Arizona’s pensions have funding gap

Arizona’s retirement plans had a liability of $48.8 billion and the state has fallen $12 billion short in setting aside money to pay for it. Although Arizona consistently paid, or exceeded, its full annual pension contribution from 2005 to 2010, the system was 75 percent funded in fiscal year 2010 and faced a $12 billion funding gap.

According to the Pew Research Center, most experts agree that a fiscally sustainable system should be at least 80 percent funded. The state also had a $713 million bill for retiree health care costs, 69 percent of which was funded, well above the 8 percent national average in 2010.

Arizona lawmakers approved pension cuts in 2010 and 2011, including raising employee contributions, lowering state contributions, and limiting cost-of-living increases. But a district court judge said in 2012 that the higher contributions were unconstitutional, leaving their status in doubt.
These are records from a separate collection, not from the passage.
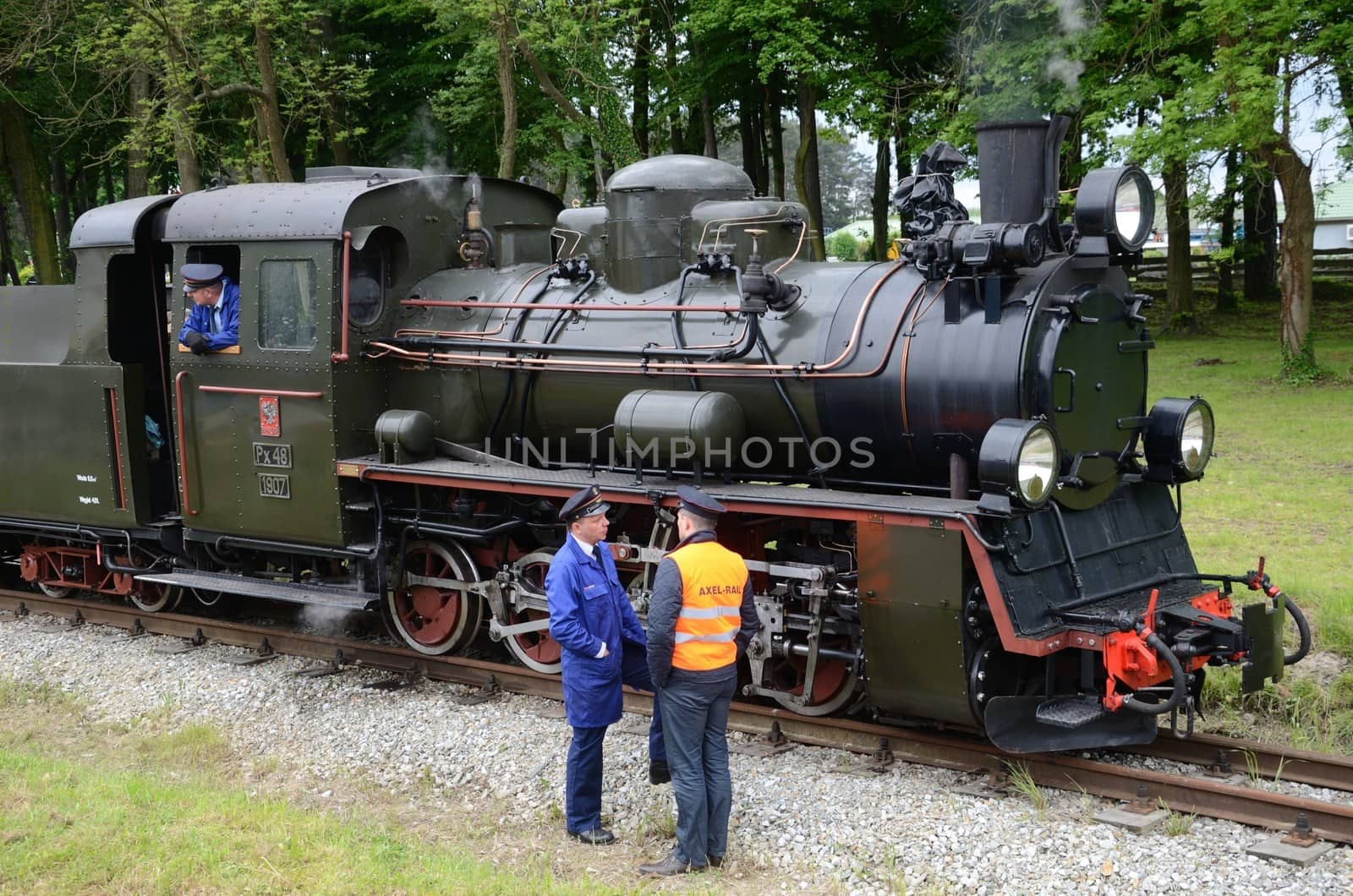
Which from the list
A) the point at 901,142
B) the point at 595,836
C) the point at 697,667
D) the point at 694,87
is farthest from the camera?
the point at 694,87

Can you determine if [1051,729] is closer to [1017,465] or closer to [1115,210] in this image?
[1017,465]

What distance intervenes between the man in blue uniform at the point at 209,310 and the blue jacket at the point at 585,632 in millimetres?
4017

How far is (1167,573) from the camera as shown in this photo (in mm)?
6980

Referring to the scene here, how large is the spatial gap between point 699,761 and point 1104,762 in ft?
7.58

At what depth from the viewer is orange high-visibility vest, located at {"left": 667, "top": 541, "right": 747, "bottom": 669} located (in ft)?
17.3

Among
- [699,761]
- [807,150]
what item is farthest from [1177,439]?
[807,150]

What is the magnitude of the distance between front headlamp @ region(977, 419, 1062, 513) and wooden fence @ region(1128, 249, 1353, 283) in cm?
2729

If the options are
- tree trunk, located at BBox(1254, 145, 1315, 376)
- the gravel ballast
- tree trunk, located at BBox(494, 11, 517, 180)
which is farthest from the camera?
tree trunk, located at BBox(1254, 145, 1315, 376)

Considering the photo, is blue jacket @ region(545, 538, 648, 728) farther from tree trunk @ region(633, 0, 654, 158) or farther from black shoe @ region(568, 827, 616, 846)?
tree trunk @ region(633, 0, 654, 158)

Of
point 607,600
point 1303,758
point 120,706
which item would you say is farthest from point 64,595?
point 1303,758

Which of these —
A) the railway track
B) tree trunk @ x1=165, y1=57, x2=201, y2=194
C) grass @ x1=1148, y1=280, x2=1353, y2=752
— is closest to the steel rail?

In 2010, Arizona paid 101 percent of the recommended contribution to its pension plans and 100 percent of what the state should have paid to fund retiree health benefits.


  1. All pensions whether public or private need to be converted to 401(k) type systems. The good news is we live longer, the bad news is trying to project how much money needs to go into the pension account to create that amount of income into years of retirement is too great for either taxpayers (public pensions) or corporations (private pensions) to cope with. Public pensions are very risky because the politicians do not fund the amount of money required.

  2. Pensions for government workers have been over promised. They will be cut in half very shortly. Just watch.